STATED GOAL 1:
Answer these questions from the post on counting orders in T-SQL:
(a) Which database does the setup script create if it does not already exist?
(b) What data type is the OrderStatus column?
(c) Which function does the second solution use in place of COUNT()?
STATED GOAL 2: In the post on counting orders in T-SQL, substitute "distinct" for "separate" and write out the passage from "This delivers the" up to and including "not an integer!".
STATED GOAL 3: Pick up the post on counting orders in T-SQL right after its final sentence and carry it forward.

GIVEN TEXT start

When COUNT() isn’t the only way to count


I have come across a situation a number of times in the past that seems to be one of those things that are so obvious when you see the solution, but can’t see them before the penny has dropped.

Imagine the following scenario:

You want to find the total number of orders that have the Order Status ‘A’ and the number of orders with an Order Status of ‘B’. This sounds like a simple enough request, that I’m sure you have heard of before.

Lets start off with some test data.

--Test Structure
USE master
go
IF DB_ID('Sandbox') IS NULL
BEGIN
    CREATE DATABASE Sandbox
END
GO

USE Sandbox
GO
IF OBJECT_ID('dbo.CountExample') IS NOT NULL
BEGIN
    DROP TABLE dbo.CountExample
END
GO
IF OBJECT_ID('dbo.Nums') IS NOT NULL
BEGIN
    DROP FUNCTION dbo.Nums
END
GO
-- Test Function to allow fast test data creation
CREATE FUNCTION [dbo].[Nums] (@m AS bigint)
RETURNS TABLE
AS
RETURN
WITH t0
AS (SELECT n = 1
UNION ALL
SELECT n = 1),
t1
AS (SELECT n = 1
FROM t0 AS a,
t0 AS b),
t2
AS (SELECT n = 1
FROM t1 AS a,
t1 AS b),
t3
AS (SELECT n = 1
FROM t2 AS a,
t2 AS b),
t4
AS (SELECT n = 1
FROM t3 AS a,
t3 AS b),
t5
AS (SELECT n = 1
FROM t4 AS a,
t4 AS b),
results
AS (SELECT ROW_NUMBER() OVER (ORDER BY n) AS n
FROM t5)
SELECT n
FROM results
WHERE n <= @m

GO
CREATE TABLE dbo.CountExample
(OrderId int NOT NULL,
OrderStatus char(1) NOT NULL)

GO

--Test data
INSERT INTO dbo.CountExample
(OrderId,
OrderStatus)
SELECT n,
CHAR(n % 27 + 64)
FROM dbo.Nums (1000) AS N
GO

Now that we have some test data and tables, we can take a look at what solutions are possible.

Solution 1:

The solution that I have seen come from a lot of people has been to basically run two queries, one for each Order Stautus and then collect these together returning the result.

Something along the lines of:

SELECT (SELECT COUNT(*) CountA
        FROM dbo.CountExample AS CE
        WHERE OrderStatus = 'A') CountA,
       (SELECT COUNT(*) CountB
        FROM dbo.CountExample AS CE
        WHERE OrderStatus = 'B') CountB

This delivers the correct result, but causes two separate queries to be run (one for each Order Status). There are variations of this solution, using sub-queries or CTEs, but I hope you get the idea that a separate COUNT() is required for each total that you want to calculate.

Solution 2:

The best way, that I know of, to achieve this would be to change the logic from a COUNT() to a SUM(). This sounds wrong at first, especially because the column Order Status is a char(1) and not an integer!

Take a look at how I have solved the problem with SUM():

 
SELECT SUM(CASE WHEN OrderStatus = 'A' THEN 1 ELSE 0 END) CountA,
       SUM(CASE WHEN OrderStatus = 'B' THEN 1 ELSE 0 END) CountB
FROM dbo.CountExample AS CE

Looking at the code, we can see that I have not just used SUM(), but also a CASE statement. CASE is one of my favourite constructs in T-SQL, as it allows you to perform logical processing of an entire set or only part of a set without filtering using a WHERE clause.

GIVEN TEXT end
ENTRIES start

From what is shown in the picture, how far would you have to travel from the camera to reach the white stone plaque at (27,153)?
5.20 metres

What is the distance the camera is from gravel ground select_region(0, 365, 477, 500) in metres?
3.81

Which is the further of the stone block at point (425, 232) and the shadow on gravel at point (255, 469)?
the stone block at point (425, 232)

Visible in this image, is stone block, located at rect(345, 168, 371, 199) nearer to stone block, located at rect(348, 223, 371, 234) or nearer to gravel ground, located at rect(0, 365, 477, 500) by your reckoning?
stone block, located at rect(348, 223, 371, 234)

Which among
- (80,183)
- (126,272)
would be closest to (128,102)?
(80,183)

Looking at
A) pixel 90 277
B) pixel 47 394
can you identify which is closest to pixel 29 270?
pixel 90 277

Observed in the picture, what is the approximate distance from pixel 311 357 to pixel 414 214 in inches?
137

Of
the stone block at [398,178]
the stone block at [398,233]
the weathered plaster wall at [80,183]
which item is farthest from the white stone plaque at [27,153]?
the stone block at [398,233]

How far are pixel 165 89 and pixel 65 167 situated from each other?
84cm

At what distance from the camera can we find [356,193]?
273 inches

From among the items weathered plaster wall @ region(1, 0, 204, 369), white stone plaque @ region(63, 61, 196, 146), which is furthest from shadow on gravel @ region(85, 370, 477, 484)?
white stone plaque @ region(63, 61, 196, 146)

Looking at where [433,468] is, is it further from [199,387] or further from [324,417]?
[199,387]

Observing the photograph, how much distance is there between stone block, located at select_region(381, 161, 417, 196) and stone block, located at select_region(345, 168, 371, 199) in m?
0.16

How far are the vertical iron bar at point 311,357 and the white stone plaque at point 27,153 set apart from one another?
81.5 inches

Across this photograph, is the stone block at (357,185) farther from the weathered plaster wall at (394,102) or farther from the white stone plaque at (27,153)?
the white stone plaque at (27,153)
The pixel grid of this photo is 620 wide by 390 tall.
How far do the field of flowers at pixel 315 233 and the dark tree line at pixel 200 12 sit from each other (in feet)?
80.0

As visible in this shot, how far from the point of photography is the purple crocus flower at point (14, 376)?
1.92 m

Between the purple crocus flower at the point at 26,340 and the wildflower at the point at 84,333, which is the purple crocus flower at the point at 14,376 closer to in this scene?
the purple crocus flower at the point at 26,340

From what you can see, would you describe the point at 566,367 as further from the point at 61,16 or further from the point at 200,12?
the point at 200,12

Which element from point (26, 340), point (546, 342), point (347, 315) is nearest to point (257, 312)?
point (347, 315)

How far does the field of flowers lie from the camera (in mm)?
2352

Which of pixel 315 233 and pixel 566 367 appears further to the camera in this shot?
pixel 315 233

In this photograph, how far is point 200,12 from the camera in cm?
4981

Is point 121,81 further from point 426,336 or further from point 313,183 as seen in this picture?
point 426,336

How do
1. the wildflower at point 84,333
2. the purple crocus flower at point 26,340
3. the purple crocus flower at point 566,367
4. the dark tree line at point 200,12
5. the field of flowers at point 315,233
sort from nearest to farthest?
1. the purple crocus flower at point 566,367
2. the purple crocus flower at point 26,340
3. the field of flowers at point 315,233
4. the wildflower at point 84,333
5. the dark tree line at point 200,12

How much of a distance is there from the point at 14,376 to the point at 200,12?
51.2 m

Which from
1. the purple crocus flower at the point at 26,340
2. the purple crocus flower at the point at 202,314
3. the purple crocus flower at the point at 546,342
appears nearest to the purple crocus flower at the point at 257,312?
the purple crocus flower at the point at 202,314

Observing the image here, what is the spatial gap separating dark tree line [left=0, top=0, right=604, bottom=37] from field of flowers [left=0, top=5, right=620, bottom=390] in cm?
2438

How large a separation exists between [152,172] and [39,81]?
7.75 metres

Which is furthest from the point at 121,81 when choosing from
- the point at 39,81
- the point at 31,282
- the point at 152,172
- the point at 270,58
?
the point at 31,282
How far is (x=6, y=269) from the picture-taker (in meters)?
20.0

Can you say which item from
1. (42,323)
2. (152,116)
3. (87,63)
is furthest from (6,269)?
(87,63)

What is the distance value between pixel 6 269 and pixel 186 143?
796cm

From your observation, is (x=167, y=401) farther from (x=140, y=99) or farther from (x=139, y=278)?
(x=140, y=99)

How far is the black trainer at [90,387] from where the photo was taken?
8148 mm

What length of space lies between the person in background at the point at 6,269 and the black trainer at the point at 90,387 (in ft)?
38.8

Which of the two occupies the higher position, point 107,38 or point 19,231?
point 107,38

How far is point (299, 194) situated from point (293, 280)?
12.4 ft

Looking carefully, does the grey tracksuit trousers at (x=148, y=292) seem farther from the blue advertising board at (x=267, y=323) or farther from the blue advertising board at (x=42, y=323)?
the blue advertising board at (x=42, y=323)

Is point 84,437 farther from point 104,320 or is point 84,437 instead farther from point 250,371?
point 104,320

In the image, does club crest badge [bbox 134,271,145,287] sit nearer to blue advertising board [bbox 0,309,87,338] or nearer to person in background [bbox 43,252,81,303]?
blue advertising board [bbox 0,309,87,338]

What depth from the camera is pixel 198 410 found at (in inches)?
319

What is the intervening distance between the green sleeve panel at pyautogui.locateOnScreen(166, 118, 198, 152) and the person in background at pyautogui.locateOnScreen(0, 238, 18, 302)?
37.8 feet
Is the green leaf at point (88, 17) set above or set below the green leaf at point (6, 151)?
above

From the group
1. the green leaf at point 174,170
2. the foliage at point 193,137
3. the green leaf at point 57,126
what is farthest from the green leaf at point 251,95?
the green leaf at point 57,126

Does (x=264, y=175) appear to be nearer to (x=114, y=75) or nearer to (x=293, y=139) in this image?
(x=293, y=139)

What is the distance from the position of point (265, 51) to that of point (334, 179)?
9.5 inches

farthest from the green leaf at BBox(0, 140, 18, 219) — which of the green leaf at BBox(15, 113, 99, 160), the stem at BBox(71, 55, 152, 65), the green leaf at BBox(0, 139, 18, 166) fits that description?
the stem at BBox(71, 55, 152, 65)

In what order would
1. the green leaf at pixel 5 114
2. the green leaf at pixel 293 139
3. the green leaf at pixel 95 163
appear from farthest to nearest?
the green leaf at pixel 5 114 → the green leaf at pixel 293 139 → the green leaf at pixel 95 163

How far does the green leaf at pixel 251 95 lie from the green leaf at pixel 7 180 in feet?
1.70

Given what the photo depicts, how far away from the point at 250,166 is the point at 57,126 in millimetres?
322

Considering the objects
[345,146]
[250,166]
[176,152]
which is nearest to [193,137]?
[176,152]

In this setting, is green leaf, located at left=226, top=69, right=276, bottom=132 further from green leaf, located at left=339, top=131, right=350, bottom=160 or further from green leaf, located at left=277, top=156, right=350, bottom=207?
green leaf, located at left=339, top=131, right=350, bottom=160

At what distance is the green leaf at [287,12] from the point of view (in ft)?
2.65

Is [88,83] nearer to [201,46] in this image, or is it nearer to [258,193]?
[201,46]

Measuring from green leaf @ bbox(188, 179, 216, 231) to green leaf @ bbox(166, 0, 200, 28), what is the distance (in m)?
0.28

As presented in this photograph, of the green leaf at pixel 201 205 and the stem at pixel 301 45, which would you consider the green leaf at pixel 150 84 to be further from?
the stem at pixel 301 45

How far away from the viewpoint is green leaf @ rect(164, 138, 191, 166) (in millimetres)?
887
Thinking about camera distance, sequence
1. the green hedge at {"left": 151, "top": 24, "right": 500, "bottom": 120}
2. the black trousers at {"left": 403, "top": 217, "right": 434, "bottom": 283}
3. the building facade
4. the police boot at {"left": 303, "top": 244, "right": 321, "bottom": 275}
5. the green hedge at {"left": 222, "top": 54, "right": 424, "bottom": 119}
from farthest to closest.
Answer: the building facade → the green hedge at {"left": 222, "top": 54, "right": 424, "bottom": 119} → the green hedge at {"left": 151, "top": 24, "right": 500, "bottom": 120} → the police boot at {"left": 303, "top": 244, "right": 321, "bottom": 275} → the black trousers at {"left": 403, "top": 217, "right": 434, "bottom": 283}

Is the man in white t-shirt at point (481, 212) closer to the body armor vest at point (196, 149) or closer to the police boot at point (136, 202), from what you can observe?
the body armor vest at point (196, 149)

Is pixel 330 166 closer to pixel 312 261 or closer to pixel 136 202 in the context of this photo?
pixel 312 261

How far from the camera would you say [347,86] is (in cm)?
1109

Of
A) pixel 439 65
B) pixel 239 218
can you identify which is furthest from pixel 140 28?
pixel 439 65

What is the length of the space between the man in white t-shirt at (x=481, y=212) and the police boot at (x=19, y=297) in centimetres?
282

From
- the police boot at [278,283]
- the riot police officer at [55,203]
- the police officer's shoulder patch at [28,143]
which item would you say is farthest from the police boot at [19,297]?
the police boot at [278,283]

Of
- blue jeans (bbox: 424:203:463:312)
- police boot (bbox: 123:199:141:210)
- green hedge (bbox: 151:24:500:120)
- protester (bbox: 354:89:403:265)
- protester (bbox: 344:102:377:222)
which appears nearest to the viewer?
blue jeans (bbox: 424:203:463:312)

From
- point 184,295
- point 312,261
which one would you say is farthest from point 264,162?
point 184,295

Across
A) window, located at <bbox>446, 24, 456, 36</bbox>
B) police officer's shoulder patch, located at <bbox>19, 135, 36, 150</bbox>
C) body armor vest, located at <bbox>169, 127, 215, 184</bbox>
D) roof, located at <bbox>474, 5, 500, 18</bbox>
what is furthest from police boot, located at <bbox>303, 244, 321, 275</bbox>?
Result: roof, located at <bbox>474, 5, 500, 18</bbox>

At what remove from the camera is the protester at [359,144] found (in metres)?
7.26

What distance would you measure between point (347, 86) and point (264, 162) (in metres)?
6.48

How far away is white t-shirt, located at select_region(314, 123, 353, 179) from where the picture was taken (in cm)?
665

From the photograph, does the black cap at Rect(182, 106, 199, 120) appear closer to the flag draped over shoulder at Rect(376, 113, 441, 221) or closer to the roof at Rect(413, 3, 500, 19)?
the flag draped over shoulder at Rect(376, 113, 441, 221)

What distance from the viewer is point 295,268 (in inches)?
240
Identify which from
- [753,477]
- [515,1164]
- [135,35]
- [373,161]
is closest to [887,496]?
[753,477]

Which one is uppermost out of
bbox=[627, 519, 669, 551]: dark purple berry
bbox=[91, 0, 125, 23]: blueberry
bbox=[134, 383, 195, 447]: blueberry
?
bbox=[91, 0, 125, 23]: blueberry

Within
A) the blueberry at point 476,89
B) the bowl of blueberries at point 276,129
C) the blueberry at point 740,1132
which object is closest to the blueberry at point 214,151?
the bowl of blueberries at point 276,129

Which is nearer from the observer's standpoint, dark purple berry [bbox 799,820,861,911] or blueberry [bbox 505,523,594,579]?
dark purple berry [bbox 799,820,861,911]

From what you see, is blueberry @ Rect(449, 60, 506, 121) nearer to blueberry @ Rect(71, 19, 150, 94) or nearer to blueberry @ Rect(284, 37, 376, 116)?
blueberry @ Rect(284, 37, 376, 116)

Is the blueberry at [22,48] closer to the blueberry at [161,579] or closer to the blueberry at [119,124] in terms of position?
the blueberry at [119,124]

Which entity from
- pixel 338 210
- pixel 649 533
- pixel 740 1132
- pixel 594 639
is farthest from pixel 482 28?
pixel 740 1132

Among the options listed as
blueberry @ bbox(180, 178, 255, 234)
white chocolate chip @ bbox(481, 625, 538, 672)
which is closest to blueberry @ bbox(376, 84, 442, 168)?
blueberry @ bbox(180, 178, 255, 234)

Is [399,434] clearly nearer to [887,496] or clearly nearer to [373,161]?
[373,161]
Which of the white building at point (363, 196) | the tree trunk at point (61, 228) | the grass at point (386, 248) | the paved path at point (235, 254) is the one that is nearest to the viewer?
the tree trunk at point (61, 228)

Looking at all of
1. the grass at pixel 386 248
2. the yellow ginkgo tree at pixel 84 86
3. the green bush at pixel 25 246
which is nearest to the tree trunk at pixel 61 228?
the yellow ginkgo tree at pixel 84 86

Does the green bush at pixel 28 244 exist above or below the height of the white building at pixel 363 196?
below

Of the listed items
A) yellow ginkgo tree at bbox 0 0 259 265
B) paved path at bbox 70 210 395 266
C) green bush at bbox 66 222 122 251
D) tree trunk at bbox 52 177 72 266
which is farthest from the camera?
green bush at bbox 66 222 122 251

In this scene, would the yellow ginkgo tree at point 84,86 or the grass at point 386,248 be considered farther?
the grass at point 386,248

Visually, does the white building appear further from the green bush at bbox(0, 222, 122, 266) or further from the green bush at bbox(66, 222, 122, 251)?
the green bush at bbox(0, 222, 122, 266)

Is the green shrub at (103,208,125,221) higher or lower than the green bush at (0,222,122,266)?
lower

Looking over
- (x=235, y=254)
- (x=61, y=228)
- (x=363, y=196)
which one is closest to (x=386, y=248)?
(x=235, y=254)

ENTRIES end

REPLY 1:
(a) Sandbox
(b) char(1)
(c) SUM()

REPLY 2:
This delivers the correct result, but causes two distinct queries to be run (one for each Order Status). There are variations of this solution, using sub-queries or CTEs, but I hope you get the idea that a distinct COUNT() is required for each total that you want to calculate.

Solution 2:

The best way, that I know of, to achieve this would be to change the logic from a COUNT() to a SUM(). This sounds wrong at first, especially because the column Order Status is a char(1) and not an integer!

REPLY 3:
If you take a look at the execution plan, you will also see that the table is accessed once. This is an instant improvement over the “standard” solution of COUNT()-ing per Order Status and has the added bonus of never being noticeably more expensive, regardless of how many different Order Status totals are required.

So there you go.  COUNT() isn’t always the best way to count data in SQL Server.

Advertisements

9 thoughts on “When COUNT() isn’t the only way to count

  1. Thanks for the Post.
    But I have one question. Why to need SUM(), when we can use COUNT() in the same manner. e.g
    COUNT(CASE WHEN OrderStatus = ‘A’ THEN 1 ELSE NULL END)
    would do the job.

    I am not sure there would be any performance benefit, but your saying “COUNT() isn’t always the best way to count data in SQL Server” can be challenged by some other persons. 🙂

    PS: In your test data, Please add “GO” after creation of the “sandbox” DB to run it as a separate batch. It sometimes can create the objects in master DB instead. (Was the case with me)

    • Usmann, thanks for your comment.

      You are right in saying that COUNT() could be used. The idea behind my post was to provoke thought and make clear that COUNT() wasn’t necessary to actually count.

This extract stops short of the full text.